作品紹介
『たぶらかし ~代行女優業・マキ~』は、2012年4月から6月まで読売テレビ製作・日本テレビ系「木曜ミステリーシアター」枠で放送された30分連続ドラマ。所属劇団が解散して多額の借金を抱えた冬堂マキ(谷村美月)が、依頼人の望む役を演じ切る“代行女優業”の会社「ORコーポレーション」に採用され、毎回異なる人物に成り代わって依頼を遂行していきます。
女優として独り立ちするための修業の日々と、依頼人の抱える孤独・嘘・後悔に正面から向き合うマキの姿を描くことで、「演じる」という行為を通じた人間ドラマに仕上がっています。民放連続ドラマ初主演となった谷村美月が毎話違う役を演じ分ける“テクニシャンぶり”が見どころです。
話題になったポイント
ポイント1:谷村美月の演じ分け
恋人の代役、介護士、秘書、アイドル未満の女など、各話ごとに髪型・声・佇まいを変化させるマキの“変身”は圧巻。民放連ドラ初主演で新境地を開拓しました。
ポイント2:30分1話完結のスピード感
30分という短尺で依頼・潜入・葛藤・解決を描き切る構成が、ミステリーとヒューマンドラマの両輪として機能。無駄のない濃縮感が視聴を後押ししました。

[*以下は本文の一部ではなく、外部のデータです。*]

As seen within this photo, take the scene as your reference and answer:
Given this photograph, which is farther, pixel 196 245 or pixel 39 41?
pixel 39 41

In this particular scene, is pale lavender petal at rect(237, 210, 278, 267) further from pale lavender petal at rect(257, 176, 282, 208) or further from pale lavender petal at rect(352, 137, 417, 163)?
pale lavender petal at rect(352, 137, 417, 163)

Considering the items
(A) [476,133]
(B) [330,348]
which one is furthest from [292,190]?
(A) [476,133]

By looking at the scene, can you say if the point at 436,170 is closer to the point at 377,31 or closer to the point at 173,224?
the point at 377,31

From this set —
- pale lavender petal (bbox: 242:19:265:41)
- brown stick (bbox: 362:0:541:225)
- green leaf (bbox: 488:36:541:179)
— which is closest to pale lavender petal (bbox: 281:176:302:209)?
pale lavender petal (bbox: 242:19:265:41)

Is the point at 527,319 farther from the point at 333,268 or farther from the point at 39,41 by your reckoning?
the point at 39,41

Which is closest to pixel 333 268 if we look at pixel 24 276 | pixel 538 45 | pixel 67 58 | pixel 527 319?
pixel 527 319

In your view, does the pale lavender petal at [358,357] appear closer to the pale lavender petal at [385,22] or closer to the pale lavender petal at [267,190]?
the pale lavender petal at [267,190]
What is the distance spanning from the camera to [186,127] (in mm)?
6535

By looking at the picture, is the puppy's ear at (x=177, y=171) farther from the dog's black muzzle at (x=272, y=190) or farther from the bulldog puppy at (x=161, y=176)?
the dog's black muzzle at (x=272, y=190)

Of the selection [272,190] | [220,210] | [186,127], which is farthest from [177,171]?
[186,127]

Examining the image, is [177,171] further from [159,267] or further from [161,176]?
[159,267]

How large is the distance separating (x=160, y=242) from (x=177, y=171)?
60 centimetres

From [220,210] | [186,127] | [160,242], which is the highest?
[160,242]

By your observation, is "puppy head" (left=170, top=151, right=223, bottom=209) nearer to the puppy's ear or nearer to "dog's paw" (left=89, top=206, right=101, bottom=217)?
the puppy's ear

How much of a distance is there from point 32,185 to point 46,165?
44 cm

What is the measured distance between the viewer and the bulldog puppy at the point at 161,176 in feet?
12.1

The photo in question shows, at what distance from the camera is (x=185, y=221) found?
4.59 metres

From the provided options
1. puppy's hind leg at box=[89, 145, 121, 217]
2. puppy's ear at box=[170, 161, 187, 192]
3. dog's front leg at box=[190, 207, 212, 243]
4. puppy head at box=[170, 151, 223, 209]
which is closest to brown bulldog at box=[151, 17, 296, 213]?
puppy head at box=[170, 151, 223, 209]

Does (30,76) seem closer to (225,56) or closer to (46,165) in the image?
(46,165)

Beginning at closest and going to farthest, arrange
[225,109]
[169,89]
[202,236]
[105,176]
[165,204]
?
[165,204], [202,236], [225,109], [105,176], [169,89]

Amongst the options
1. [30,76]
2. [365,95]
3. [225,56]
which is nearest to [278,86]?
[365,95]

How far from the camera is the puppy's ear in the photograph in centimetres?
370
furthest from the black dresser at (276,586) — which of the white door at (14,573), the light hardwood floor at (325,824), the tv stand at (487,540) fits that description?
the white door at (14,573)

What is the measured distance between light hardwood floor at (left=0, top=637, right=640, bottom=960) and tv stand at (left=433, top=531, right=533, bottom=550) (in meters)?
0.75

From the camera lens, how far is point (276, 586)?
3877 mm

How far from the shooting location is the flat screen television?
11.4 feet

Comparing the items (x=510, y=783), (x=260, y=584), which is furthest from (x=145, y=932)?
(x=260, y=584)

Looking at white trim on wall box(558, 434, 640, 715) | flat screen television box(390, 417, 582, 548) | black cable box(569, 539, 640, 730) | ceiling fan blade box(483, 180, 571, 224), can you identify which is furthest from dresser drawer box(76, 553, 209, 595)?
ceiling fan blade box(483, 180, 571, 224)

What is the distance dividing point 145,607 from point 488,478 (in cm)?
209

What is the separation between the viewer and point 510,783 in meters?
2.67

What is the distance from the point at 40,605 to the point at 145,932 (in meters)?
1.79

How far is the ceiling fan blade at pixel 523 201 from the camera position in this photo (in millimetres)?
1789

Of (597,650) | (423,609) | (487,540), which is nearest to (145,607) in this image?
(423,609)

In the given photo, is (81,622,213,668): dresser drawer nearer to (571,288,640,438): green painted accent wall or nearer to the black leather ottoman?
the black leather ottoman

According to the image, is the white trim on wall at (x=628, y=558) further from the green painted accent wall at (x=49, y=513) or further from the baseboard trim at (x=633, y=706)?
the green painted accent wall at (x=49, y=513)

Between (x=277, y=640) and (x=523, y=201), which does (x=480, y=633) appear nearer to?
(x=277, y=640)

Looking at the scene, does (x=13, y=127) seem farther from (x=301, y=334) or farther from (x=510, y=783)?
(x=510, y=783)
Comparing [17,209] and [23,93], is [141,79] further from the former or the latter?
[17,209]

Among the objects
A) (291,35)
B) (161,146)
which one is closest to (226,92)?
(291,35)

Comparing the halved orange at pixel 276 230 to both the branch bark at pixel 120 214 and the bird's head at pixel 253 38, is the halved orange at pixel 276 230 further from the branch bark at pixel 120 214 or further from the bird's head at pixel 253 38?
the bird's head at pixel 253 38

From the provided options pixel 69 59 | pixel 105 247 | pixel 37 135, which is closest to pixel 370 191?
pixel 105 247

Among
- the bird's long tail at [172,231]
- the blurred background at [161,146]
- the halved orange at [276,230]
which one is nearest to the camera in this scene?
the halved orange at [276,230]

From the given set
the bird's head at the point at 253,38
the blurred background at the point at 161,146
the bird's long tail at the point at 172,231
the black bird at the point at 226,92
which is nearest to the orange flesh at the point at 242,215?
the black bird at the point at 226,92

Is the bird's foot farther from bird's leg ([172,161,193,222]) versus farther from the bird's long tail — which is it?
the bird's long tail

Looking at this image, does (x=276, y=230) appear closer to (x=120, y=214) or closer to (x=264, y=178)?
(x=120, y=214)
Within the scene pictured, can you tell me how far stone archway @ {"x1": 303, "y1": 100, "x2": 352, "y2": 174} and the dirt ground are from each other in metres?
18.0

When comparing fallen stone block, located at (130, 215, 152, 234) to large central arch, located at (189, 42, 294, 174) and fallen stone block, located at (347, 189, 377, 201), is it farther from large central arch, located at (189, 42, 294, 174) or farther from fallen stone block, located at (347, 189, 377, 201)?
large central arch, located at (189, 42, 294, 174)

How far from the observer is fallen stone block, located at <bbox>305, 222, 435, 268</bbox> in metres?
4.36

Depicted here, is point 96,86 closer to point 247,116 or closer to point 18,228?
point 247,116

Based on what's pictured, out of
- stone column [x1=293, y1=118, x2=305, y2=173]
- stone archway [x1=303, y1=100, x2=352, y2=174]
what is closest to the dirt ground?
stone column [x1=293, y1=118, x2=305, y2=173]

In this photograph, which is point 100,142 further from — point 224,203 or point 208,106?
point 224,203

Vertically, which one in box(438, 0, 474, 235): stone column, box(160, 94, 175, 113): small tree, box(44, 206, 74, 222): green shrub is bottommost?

ポイント3:山本耕史×段田安則が支える“会社”のリアリティ
ORコーポレーションの社長役・段田安則と、マキの指導役・山本耕史(水島モンゾウ)の存在感が、特殊な職業設定に説得力を与えました。
ロケ地ガイド
ORコーポレーションとマキの仕事場
代行女優の依頼を受ける職場まわり。
- 調布卸売センター(東京都調布市):ORコーポレーションがあるビル
- ホテルベルクラシック東京(東京都豊島区):第4話の結婚30周年祝いの会場
- 砧公園(東京都世田谷区):第11話のちらし寿司シーン
都内のロケ地
六本木〜渋谷〜湾岸と、多彩なシーンが都心で撮影されています。
- 旧石川組製糸西洋館(埼玉県入間市):第1話の印象的な洋館
- 六本木トンネル(東京都港区):第7話で山之内満子が通行人に絡んだトンネル
- 洗足池(東京都大田区):第8話で中野加奈が子供に声をかけた公園
- 晴海大橋(東京都江東区):第4話でマキと石川エリが歩いた橋
最終話の舞台
物語を締めくくるエモーショナルなロケ地。
- 富士見ビル(千葉県木更津市):最終話で藤田敦夫が立てこもったビル
- フォレスト・イン昭和館(東京都昭島市):駆け落ちの代役をした教会
聖地巡礼のおすすめルート
【半日プラン】OR本社から名建築へ
調布卸売センター(OR本社外観)で記念撮影 → バスで砧公園へ移動しピクニック → 夕方は六本木トンネル周辺を散策して撮影スポットを確認。
視聴者の声・評判
評価スコア
深夜帯の30分ドラマにも関わらず、谷村美月の演技を目当てに毎週チェックしたという熱心なファン層を獲得。メディアレビューでも「演じ分けのテクニシャンぶり」と高く評価されました。
好評だったポイント
「谷村美月の新境地」「30分完結で見やすい」「依頼人の側にも救いがある脚本」が評価されました。一方、話の消化不良を指摘する声もあり、濃度の高い脚本が魅力と裏表の関係にあります。